------ Passage for review
Subject: Re: Patch: linux-2.5.8-pre1/kernel/exit.c change caused BUG() atboot time

Robert Love wrote:
>
> ...
> Do you think it is better to deny preemption if state==TASK_ZOMBIE (note
> this requires code in preempt_schedule and the interrupt return path,
> since Ingo decoupled the two) or just disable preemption around critical
> regions caused by setting state to TASK_ZOMBIE ?
>
> I suspect this is the first occurrence of a problem of this kind ... and
> the attached patch handles it.
>

No, the problem goes deeper than this.

I have code which does, effectively:

sleeper()
{
spin_lock(&some_lock);
set_current_state(TASK_UNINTERRUPTIBLE);
some_flag = 0;
spin_unlock(&lock);
schedule();
if (some_flag == 0)
i_am_horribly_confused();
}

waker()
{
spin_lock(&some_lock);
some_flag = 1;
wake_up_process(sleeper);
spin_unlock(&some_lock);
}

or something like that. See __pdflush() and
pdflush_operation() in http://www.zip.com.au/~akpm/linux/patches/2.5/2.5.8-pre1/delalloc/dallocbase-60-pdflush.patch

The above code work fine, is nice and I want to keep
it that way. But it fails on preempt.

The spin_unlock() in sleeper() can sometimes set
task->state to TASK_RUNNING(), so my schedule() call
just falls straight through.

Probably nobody has noticed this in other places because
most sleep/wakeup stuff tends to be done inside a loop;
the bogus "wakeup" is ignored.

Although it can be worked around at the call site, I
think this needs fixing. Otherwise we have the rule
"spin_unlock will flip you into TASK_RUNNING 0.0001%
of the time if CONFIG_PREEMPT=y". ug.

I have thought deeply about this, and I then promptly
forgot everything I thought about, but I ended up
concluding that the sanest way of resolving this is
inside __set_current_state(). If the new state is
TASK_RUNNING and the old state is not TASK_RUNNING
then enable preemption, call schedule() if necessary, etc.

It is not acceptable to just say "don't preempt a task
which is not in state TASK_RUNNING", because if an
interrupt happens against a CPU which is running a task
which is in state TASK_INTERRUPTIBLE (say), then that
wakeup won't be serviced until the task exits the kernel.
------------
Required action: In the post about preemption, where does the writer conclude the problem is most sanely resolved? Rely only on the post about preemption for your answer.
------ Collected material
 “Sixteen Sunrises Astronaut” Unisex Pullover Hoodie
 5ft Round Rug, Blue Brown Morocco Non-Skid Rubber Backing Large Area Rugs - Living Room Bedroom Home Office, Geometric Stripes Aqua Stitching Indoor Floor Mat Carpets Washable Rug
------------
Answer box: Inside __set_current_state().